- WORK TO BE COMPLETED -
Render every line of the entries below as a numbered list, omitting any blank lines.

- DATA SUPPLIED -
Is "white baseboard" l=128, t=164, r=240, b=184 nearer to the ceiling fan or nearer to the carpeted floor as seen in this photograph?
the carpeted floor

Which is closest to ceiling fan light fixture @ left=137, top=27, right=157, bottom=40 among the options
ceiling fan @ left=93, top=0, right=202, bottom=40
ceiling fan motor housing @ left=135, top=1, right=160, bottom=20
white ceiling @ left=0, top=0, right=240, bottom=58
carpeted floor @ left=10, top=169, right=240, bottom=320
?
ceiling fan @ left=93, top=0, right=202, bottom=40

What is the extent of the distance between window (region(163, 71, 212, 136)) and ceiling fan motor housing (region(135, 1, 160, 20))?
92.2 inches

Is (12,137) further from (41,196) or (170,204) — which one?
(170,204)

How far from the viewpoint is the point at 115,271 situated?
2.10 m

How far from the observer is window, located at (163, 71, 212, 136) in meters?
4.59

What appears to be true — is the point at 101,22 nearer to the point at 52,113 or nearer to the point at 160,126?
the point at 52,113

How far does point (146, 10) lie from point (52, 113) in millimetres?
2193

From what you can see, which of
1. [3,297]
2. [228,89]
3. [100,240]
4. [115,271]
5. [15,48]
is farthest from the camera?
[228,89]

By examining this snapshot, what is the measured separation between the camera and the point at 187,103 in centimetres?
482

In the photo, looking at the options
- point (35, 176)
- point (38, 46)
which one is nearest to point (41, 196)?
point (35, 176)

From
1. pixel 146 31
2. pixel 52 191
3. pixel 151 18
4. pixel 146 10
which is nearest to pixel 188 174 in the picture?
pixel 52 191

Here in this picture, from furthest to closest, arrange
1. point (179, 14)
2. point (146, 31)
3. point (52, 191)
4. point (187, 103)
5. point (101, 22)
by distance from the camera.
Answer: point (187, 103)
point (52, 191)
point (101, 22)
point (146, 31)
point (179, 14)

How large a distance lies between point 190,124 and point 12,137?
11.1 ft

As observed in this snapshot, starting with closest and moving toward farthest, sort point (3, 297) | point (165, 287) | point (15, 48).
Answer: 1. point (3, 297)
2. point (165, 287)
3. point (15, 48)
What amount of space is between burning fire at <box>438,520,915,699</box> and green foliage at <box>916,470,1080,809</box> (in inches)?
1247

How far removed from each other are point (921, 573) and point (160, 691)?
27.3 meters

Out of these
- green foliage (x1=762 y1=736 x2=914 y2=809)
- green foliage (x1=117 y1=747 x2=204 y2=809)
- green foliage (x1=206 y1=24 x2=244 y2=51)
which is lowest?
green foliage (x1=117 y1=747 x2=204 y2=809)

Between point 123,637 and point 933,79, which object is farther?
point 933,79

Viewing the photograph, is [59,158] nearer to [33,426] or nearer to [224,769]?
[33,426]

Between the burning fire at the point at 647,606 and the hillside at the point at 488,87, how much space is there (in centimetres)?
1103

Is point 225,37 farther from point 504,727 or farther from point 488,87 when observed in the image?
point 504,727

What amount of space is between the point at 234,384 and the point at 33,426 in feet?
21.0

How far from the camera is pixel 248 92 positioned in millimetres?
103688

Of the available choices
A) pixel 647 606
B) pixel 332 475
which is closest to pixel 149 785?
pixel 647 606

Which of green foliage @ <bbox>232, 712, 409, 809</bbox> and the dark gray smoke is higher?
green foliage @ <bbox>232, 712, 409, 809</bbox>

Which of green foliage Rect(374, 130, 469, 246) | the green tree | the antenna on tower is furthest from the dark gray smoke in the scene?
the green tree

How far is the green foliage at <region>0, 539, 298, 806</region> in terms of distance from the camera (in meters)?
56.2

- RESPONSE BELOW -
1. Is "white baseboard" l=128, t=164, r=240, b=184 nearer to the ceiling fan or nearer to the carpeted floor as seen in this photograph?
2. the carpeted floor
3. Which is closest to ceiling fan light fixture @ left=137, top=27, right=157, bottom=40 among the options
4. ceiling fan @ left=93, top=0, right=202, bottom=40
5. ceiling fan motor housing @ left=135, top=1, right=160, bottom=20
6. white ceiling @ left=0, top=0, right=240, bottom=58
7. carpeted floor @ left=10, top=169, right=240, bottom=320
8. ?
9. ceiling fan @ left=93, top=0, right=202, bottom=40
10. What is the extent of the distance between window (region(163, 71, 212, 136)) and ceiling fan motor housing (region(135, 1, 160, 20))?
11. 92.2 inches
12. Is (12,137) further from (41,196) or (170,204) — which one?
13. (170,204)
14. How far from the viewpoint is the point at 115,271 situated?
15. 2.10 m
16. How far from the observer is window, located at (163, 71, 212, 136) in meters?
17. 4.59
18. What appears to be true — is the point at 101,22 nearer to the point at 52,113 or nearer to the point at 160,126?
19. the point at 52,113
20. How far does point (146, 10) lie from point (52, 113) in millimetres?
21. 2193
22. From what you can see, which of
23. 1. [3,297]
24. 2. [228,89]
25. 3. [100,240]
26. 4. [115,271]
27. 5. [15,48]
28. is farthest from the camera?
29. [228,89]
30. By examining this snapshot, what is the measured separation between the camera and the point at 187,103 in centimetres?
31. 482
32. In the photo, looking at the options
33. - point (35, 176)
34. - point (38, 46)
35. which one is nearest to point (41, 196)?
36. point (35, 176)
37. From
38. 1. pixel 146 31
39. 2. pixel 52 191
40. 3. pixel 151 18
41. 4. pixel 146 10
42. which is nearest to pixel 188 174 in the picture?
43. pixel 52 191
44. Here in this picture, from furthest to closest, arrange
45. 1. point (179, 14)
46. 2. point (146, 31)
47. 3. point (52, 191)
48. 4. point (187, 103)
49. 5. point (101, 22)
50. by distance from the camera.
51. Answer: point (187, 103)
52. point (52, 191)
53. point (101, 22)
54. point (146, 31)
55. point (179, 14)
56. How large a distance lies between point 190,124 and point 12,137?
57. 11.1 ft
58. As observed in this snapshot, starting with closest and moving toward farthest, sort point (3, 297) | point (165, 287) | point (15, 48).
59. Answer: 1. point (3, 297)
60. 2. point (165, 287)
61. 3. point (15, 48)
62. What amount of space is between burning fire at <box>438,520,915,699</box> and green foliage at <box>916,470,1080,809</box> (in inches)?
63. 1247
64. How far removed from each other are point (921, 573) and point (160, 691)?
65. 27.3 meters
66. Out of these
67. - green foliage (x1=762 y1=736 x2=914 y2=809)
68. - green foliage (x1=117 y1=747 x2=204 y2=809)
69. - green foliage (x1=206 y1=24 x2=244 y2=51)
70. which is lowest?
71. green foliage (x1=117 y1=747 x2=204 y2=809)
72. Between point 123,637 and point 933,79, which object is farther?
73. point 933,79
74. Viewing the photograph, is [59,158] nearer to [33,426] or nearer to [224,769]?
75. [33,426]
76. Between the burning fire at the point at 647,606 and the hillside at the point at 488,87, how much space is there (in centimetres)?
77. 1103
78. Is point 225,37 farther from point 504,727 or farther from point 488,87 when observed in the image?
79. point 504,727
80. What amount of space is between the point at 234,384 and the point at 33,426 in feet?
81. 21.0
82. How far from the camera is pixel 248 92 positioned in millimetres?
83. 103688
84. Of the available choices
85. A) pixel 647 606
86. B) pixel 332 475
87. which is closest to pixel 149 785?
88. pixel 647 606
89. Which of green foliage @ <bbox>232, 712, 409, 809</bbox> and the dark gray smoke is higher?
90. green foliage @ <bbox>232, 712, 409, 809</bbox>
91. Which of green foliage Rect(374, 130, 469, 246) | the green tree | the antenna on tower is furthest from the dark gray smoke in the scene?
92. the green tree
93. How far is the green foliage at <region>0, 539, 298, 806</region> in terms of distance from the camera (in meters)?
94. 56.2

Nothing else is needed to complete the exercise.